Debatte um KunsteventDocumenta zeigt antisemitische Motive
Im Zentrum der Weltkunstschau in Kassel steht ein riesiges Banner, das massiv antisemitische Figuren zeigt. Wer aber sind die Künstler? Und wie konnte es dazu kommen?

Die Kulturstaatsministerin fasst die Sache so zusammen: «Das ist aus meiner Sicht antisemitische Bildsprache.» Drei Tage nach der Eröffnung.
Claudia Roth spricht über ein Riesenwerk auf der Weltkunstschau Documenta in Kassel. Eines der Signature-Pieces, unweit des Eingangs des Fridericianums. Ein Stoffbild von neun mal zwölf Metern, mitten im Herzen der Documenta.
Nur einen Tag zuvor hatte sich Claudia Roth noch starkgemacht für die Documenta Fifteen, sie hatte die Weltkunstschau in Kassel gegen Vorwürfe des Antisemitismus in Schutz genommen und zum Besuch der Ausstellung aufgerufen.

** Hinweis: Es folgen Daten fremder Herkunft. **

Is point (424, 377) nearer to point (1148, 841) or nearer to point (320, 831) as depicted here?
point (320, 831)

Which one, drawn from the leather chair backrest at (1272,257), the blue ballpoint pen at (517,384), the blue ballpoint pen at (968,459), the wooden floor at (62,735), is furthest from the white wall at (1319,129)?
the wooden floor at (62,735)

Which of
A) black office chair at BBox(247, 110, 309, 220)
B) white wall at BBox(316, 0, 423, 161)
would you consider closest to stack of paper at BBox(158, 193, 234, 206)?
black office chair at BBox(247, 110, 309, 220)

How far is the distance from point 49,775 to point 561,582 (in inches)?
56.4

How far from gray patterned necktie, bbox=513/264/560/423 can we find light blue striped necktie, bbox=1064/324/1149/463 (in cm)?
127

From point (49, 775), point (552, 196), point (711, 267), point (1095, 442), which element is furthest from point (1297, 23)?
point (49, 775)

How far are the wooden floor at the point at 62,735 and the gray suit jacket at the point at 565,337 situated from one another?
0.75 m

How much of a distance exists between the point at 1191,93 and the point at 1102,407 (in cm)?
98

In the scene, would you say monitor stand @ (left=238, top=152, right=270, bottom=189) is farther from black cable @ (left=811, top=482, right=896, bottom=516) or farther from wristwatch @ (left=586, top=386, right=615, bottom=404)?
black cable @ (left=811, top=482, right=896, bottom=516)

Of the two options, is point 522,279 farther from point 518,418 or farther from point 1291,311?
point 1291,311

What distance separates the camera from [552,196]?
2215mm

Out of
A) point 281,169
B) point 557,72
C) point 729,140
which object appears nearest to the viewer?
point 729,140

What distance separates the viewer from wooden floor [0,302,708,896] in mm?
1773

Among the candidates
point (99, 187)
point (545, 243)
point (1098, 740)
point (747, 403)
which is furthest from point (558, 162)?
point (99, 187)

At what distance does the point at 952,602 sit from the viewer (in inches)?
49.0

Wenig später sind auf einem der Werke der etwa 1700 Künstler, die in Kassel an 32 Ausstellungsorten zu sehen sind, Motive entdeckt worden, die eindeutig antisemitisch sind: «People's Justice» heisst es, es stammt vom Künstlerkollektiv Taring Padi aus Yogyakarta, Indonesien, aus dem Jahr 2002.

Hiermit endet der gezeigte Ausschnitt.